» **SHORT PROBLEM**
Make an exact copy of all the records.

» **PROVIDED RECORDS**
↓↓↓

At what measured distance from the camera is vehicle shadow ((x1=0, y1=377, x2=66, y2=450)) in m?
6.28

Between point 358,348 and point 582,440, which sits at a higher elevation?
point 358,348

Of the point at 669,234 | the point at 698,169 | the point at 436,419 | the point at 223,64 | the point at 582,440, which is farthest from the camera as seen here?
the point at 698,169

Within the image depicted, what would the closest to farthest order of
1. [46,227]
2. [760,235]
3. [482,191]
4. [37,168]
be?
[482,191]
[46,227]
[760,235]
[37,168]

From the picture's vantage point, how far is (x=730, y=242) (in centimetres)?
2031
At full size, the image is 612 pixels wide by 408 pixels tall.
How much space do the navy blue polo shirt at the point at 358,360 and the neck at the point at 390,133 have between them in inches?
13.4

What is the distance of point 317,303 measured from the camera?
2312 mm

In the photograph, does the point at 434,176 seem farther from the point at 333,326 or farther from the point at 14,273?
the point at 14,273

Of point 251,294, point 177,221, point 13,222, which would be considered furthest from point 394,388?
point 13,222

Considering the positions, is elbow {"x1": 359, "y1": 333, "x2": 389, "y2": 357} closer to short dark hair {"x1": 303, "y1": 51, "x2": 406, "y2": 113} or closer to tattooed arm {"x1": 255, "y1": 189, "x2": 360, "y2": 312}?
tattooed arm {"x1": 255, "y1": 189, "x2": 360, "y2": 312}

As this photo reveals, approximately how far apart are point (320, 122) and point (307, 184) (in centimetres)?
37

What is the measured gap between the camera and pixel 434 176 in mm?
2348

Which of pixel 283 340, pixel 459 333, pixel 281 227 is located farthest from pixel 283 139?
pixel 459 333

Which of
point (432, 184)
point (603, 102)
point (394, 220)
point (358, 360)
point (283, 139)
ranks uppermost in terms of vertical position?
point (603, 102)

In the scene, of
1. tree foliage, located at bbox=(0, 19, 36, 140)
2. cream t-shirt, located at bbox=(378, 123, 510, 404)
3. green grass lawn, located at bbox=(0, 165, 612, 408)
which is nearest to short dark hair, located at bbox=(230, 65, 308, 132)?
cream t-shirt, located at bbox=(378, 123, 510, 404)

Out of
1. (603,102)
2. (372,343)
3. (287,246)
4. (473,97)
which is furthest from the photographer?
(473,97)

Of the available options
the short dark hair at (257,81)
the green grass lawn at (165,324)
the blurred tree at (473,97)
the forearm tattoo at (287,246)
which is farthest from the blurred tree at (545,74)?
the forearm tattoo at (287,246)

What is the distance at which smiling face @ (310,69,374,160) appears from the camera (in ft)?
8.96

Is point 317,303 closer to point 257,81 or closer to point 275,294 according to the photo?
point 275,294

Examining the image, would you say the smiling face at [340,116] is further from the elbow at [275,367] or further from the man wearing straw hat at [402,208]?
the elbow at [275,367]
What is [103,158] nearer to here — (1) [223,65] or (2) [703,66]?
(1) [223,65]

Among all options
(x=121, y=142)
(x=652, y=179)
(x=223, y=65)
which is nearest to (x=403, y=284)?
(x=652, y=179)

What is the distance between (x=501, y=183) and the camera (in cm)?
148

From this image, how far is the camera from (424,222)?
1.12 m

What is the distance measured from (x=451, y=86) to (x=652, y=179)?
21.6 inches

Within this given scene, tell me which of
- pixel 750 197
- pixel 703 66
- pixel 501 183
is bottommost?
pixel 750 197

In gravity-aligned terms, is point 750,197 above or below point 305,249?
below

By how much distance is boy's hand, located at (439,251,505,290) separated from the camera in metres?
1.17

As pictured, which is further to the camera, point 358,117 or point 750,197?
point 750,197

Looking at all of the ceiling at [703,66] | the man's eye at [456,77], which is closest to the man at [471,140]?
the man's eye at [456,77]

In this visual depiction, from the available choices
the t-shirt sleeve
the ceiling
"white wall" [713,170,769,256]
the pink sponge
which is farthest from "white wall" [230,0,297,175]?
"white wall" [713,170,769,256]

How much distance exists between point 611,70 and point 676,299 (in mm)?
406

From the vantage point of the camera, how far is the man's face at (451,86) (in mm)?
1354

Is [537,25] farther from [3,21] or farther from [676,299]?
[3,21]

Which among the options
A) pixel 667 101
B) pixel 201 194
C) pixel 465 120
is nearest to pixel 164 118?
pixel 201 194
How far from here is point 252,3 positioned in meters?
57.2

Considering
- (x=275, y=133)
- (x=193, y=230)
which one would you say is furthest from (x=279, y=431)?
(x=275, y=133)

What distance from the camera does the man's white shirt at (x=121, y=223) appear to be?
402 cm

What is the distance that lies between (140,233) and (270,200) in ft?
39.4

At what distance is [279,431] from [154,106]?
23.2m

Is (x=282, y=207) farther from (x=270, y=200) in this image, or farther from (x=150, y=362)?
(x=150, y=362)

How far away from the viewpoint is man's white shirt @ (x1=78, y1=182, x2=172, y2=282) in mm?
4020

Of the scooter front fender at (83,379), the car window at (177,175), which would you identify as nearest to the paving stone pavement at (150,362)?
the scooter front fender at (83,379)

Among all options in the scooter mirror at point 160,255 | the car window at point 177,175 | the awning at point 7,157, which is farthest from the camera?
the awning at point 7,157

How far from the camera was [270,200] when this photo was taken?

↑↑↑

» **SOLUTION TO THE EXERCISE**
At what measured distance from the camera is vehicle shadow ((x1=0, y1=377, x2=66, y2=450)) in m?
6.28

Between point 358,348 and point 582,440, which sits at a higher elevation?
point 358,348

Of the point at 669,234 | the point at 698,169 | the point at 436,419 | the point at 223,64 | the point at 582,440, which is farthest from the camera as seen here?
the point at 698,169

Within the image depicted, what would the closest to farthest order of
1. [46,227]
2. [760,235]
3. [482,191]
4. [37,168]
be?
[482,191]
[46,227]
[760,235]
[37,168]

From the picture's vantage point, how far is (x=730, y=242) (in centimetres)?
2031
At full size, the image is 612 pixels wide by 408 pixels tall.
How much space do the navy blue polo shirt at the point at 358,360 and the neck at the point at 390,133 have between them in inches?
13.4

What is the distance of point 317,303 measured from the camera?
2312 mm

In the photograph, does the point at 434,176 seem farther from the point at 333,326 or farther from the point at 14,273?
the point at 14,273

Of point 251,294, point 177,221, point 13,222, which would be considered furthest from point 394,388?
point 13,222

Considering the positions, is elbow {"x1": 359, "y1": 333, "x2": 389, "y2": 357} closer to short dark hair {"x1": 303, "y1": 51, "x2": 406, "y2": 113} or closer to tattooed arm {"x1": 255, "y1": 189, "x2": 360, "y2": 312}?
tattooed arm {"x1": 255, "y1": 189, "x2": 360, "y2": 312}

As this photo reveals, approximately how far apart are point (320, 122) and point (307, 184) (in centimetres)?
37

What is the measured gap between the camera and pixel 434 176 in mm?
2348

Which of pixel 283 340, pixel 459 333, pixel 281 227 is located farthest from pixel 283 139?
pixel 459 333

Which of
point (432, 184)
point (603, 102)
point (394, 220)
point (358, 360)
point (283, 139)
ranks uppermost in terms of vertical position?
point (603, 102)

In the scene, of
1. tree foliage, located at bbox=(0, 19, 36, 140)
2. cream t-shirt, located at bbox=(378, 123, 510, 404)
3. green grass lawn, located at bbox=(0, 165, 612, 408)
which is nearest to short dark hair, located at bbox=(230, 65, 308, 132)?
cream t-shirt, located at bbox=(378, 123, 510, 404)

Out of
1. (603,102)
2. (372,343)
3. (287,246)
4. (473,97)
which is furthest from the photographer?
(473,97)

Of the available options
the short dark hair at (257,81)
the green grass lawn at (165,324)
the blurred tree at (473,97)
the forearm tattoo at (287,246)
which is farthest from the blurred tree at (545,74)?
the forearm tattoo at (287,246)

What is the distance at which smiling face @ (310,69,374,160) appears from the camera (in ft)?
8.96

Is point 317,303 closer to point 257,81 or closer to point 275,294 according to the photo?
point 275,294

Examining the image, would you say the smiling face at [340,116] is further from the elbow at [275,367] or further from the man wearing straw hat at [402,208]?
the elbow at [275,367]
What is [103,158] nearer to here — (1) [223,65] or (2) [703,66]?
(1) [223,65]

Among all options
(x=121, y=142)
(x=652, y=179)
(x=223, y=65)
which is nearest to (x=403, y=284)?
(x=652, y=179)

What is the distance between (x=501, y=183) and the camera (in cm)?
148

From this image, how far is the camera from (424,222)?
1.12 m

What is the distance measured from (x=451, y=86) to (x=652, y=179)?
21.6 inches

Within this given scene, tell me which of
- pixel 750 197
- pixel 703 66
- pixel 501 183
is bottommost?
pixel 750 197

In gravity-aligned terms, is point 750,197 above or below point 305,249?
below

By how much distance is boy's hand, located at (439,251,505,290) separated from the camera in metres?
1.17

As pictured, which is further to the camera, point 358,117 or point 750,197?
point 750,197

Looking at all of the ceiling at [703,66] | the man's eye at [456,77], which is closest to the man at [471,140]?
the man's eye at [456,77]

In this visual depiction, from the available choices
the t-shirt sleeve
the ceiling
"white wall" [713,170,769,256]
the pink sponge
which is farthest from "white wall" [230,0,297,175]?
"white wall" [713,170,769,256]

How much distance exists between point 611,70 and point 676,299 (in mm)?
406

From the vantage point of the camera, how far is the man's face at (451,86) (in mm)?
1354

Is [537,25] farther from [3,21] or farther from [676,299]?
[3,21]

Which among the options
A) pixel 667 101
B) pixel 201 194
C) pixel 465 120
is nearest to pixel 164 118?
pixel 201 194
How far from here is point 252,3 positioned in meters?
57.2

Considering
- (x=275, y=133)
- (x=193, y=230)
which one would you say is furthest from (x=279, y=431)?
(x=275, y=133)

What distance from the camera does the man's white shirt at (x=121, y=223) appear to be?
402 cm

What is the distance that lies between (140,233) and (270,200) in ft?
39.4

At what distance is [279,431] from [154,106]?
23.2m

Is (x=282, y=207) farther from (x=270, y=200) in this image, or farther from (x=150, y=362)?
(x=150, y=362)

How far away from the viewpoint is man's white shirt @ (x1=78, y1=182, x2=172, y2=282) in mm?
4020

Of the scooter front fender at (83,379), the car window at (177,175), which would you identify as nearest to the paving stone pavement at (150,362)?
the scooter front fender at (83,379)

Among all options in the scooter mirror at point 160,255 | the car window at point 177,175 | the awning at point 7,157, which is farthest from the camera?
the awning at point 7,157

How far from the camera was [270,200] when this photo was taken?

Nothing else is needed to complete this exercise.